Document segment:
....................

The last pellet I tried was the RWS Hobby. It weighs the same 7 grains as the R10 Match Pistol, but it is a considerably different pellet. Five of them went into 0.958-inches at 10 meters.

Hobby target
The IZH-61 put 5 RWS Hobby pellets in 0.958-inches at 10 meters.

Trigger behavior

The rifle’s trigger is single-stage and as vague as a rumor. But it is light and does not hinder accuracy. 

Firing behavior

The rifle has a slight buzz when it shoots. Given the low power level I would leave it alone. Several readers posted similar velocities to those I posted in Part 2, so I think this rifle is performing as it should.

Feeding reliability

The clip functioned perfectly in this test. Ever since I lubricated it in Part 2 it has gotten better and better, until now it seems perfect.


I have never looked at an IZH-61 as closely as I am in this series. I loved the IZH-60 single shot, which is the accuracy champion of these rifles. The 61, being a repeater, just cannot compete. But it is accurate! And I think I have discovered in today’s test what needs to be done to get all this one has to offer. Next time there will be a dot sight on the rifle and we should see more consistent results.

56 thoughts on “IZH-61 repeating spring air rifle: Part 3”

  1. B.B.,

    I had thought you would be continuing the Diana 27s today. Slight buzzing? Could some lithium grease help? TIAT is going to be too thick for this low powered rifle.


    PS: Section H&N Finale Match Light First paragraph second sentence: “Despite their name they weigh 7.87-grains, so they are more of a medium weight pellet — especially in then (the) IZH-61!”
    PPS: Section RWS R10 Match Pistol: First image: Five RWS R10 Match Pistol pellets are in 1.626-pinches (inches) with four in 0.584-inches at 10 meters.

  2. BB,

    The dot sight should most definitely help. Now me, I would scrounge up a peep for it. Five dollars to a half eaten donut that is what that short rail is really for.

  3. “The third target shows the effects of that rear sight. The bull for this target was located at the right side of the target paper and the rear sight notch was so far to the right of the bull and the target paper that I had to guess where it was!”

    I don’t understand why the position of a bull on an 8″x10″ target paper would have anything to do with accuracy, regardless of a rear sight adjustment. What am I missing?

  4. BB,

    It is a pity that the poor rear sight arrangement affects the precision of this unusual and interesting rifle. Like others in the forum I also would like to know how much of an improvement will you get with a better sight alternative – either dot or peep.

    That said, the bad grouping and instability shown with the H&N Finale Match Light its interesting too. It seems that the rifle was losing power making the pellets hit low and sideways. Might this indicate that something else is at work?

  5. Dear BB

    Not that this must be the reason for your variable size groups; but after experiencing a “strange” grouping behaviour with my 61, I discovered that the transverse little pin acting as the axis which allows the vertical adjustment of the rear sight was somewhat sloppy, so that the rear sight as a whole could be moved horizontally one or two mm. I replaced that pin with a thicker steel one and possibly (i can’t remember) added some washer, and the groups became much more consistent, about always half an inch at 10 meters.

....................

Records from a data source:

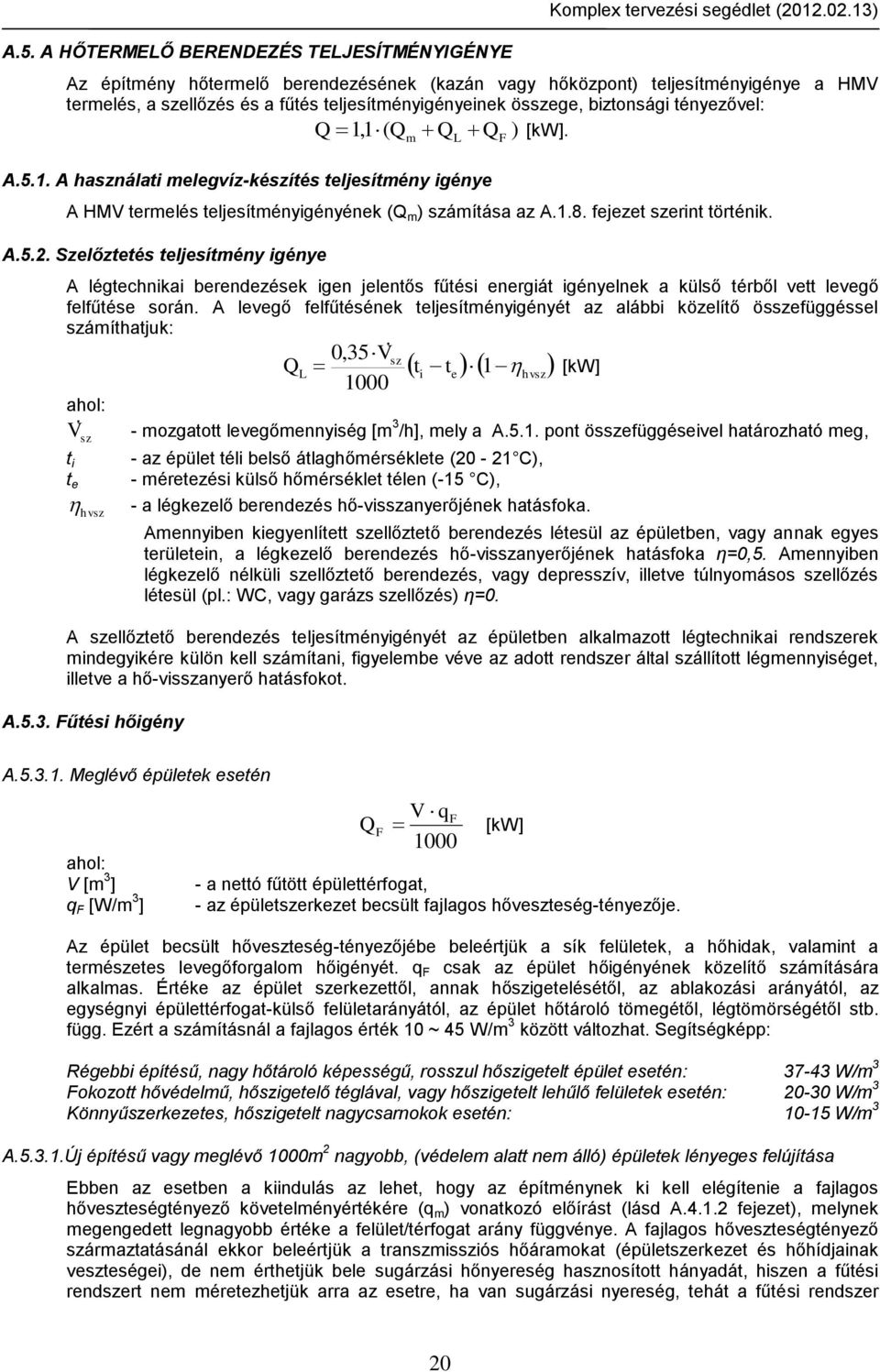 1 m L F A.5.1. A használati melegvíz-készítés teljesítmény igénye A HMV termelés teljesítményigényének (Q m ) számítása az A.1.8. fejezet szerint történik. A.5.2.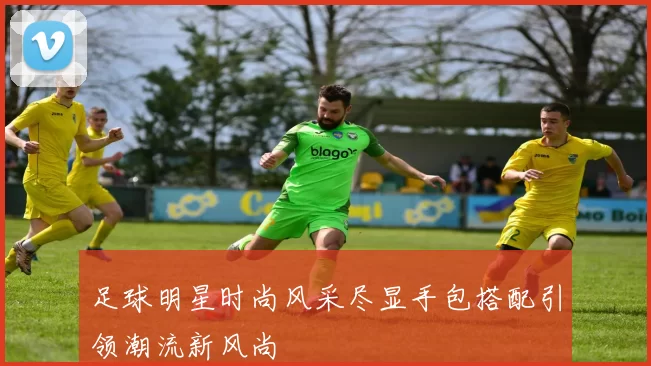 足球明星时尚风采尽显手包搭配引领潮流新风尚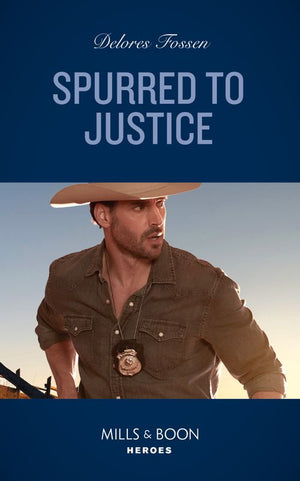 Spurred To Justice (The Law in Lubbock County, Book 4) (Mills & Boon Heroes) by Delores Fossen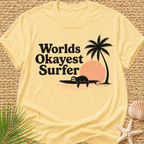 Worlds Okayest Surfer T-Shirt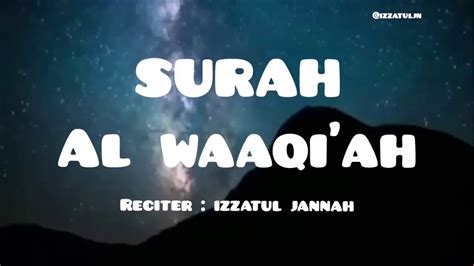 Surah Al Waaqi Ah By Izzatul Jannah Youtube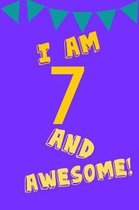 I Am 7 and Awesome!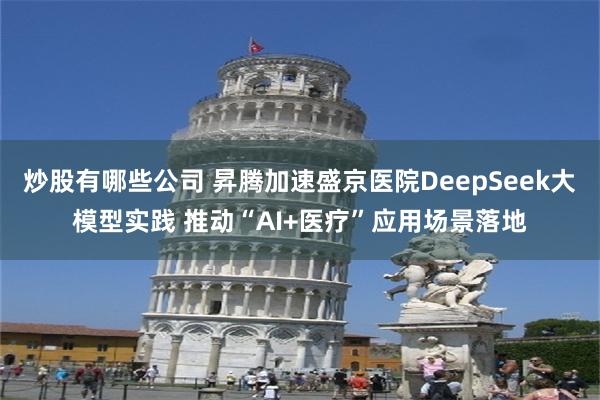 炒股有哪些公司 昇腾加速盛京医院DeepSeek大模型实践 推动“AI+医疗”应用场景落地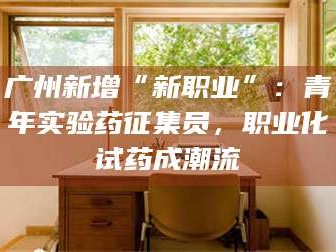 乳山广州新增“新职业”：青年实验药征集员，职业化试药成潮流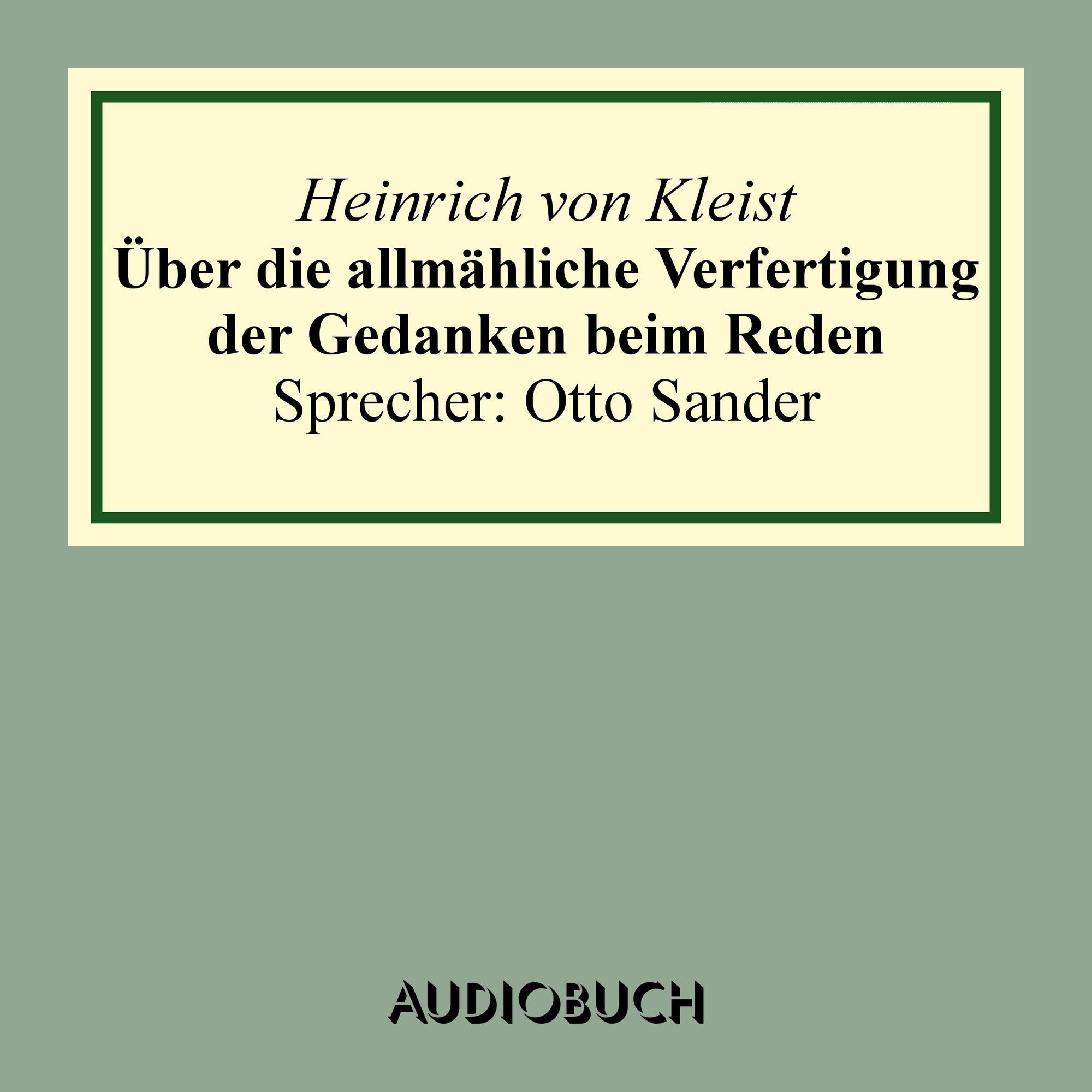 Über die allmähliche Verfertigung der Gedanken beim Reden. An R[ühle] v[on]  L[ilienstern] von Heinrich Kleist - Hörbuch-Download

....................

Work to complete:
1: According to the IZH-61 review, what kind of trigger does the rifle have?
2: From the IZH-61 review, write out the passage that begins at the words "The rifle has" and stops after the words "as it should.".

Answers in order:
1: It has a single-stage trigger that is vague but light, and it does not hinder accuracy.

2:
The rifle has a slight buzz when it shoots. Given the low power level I would leave it alone. Several readers posted similar velocities to those I posted in Part 2, so I think this rifle is performing as it should.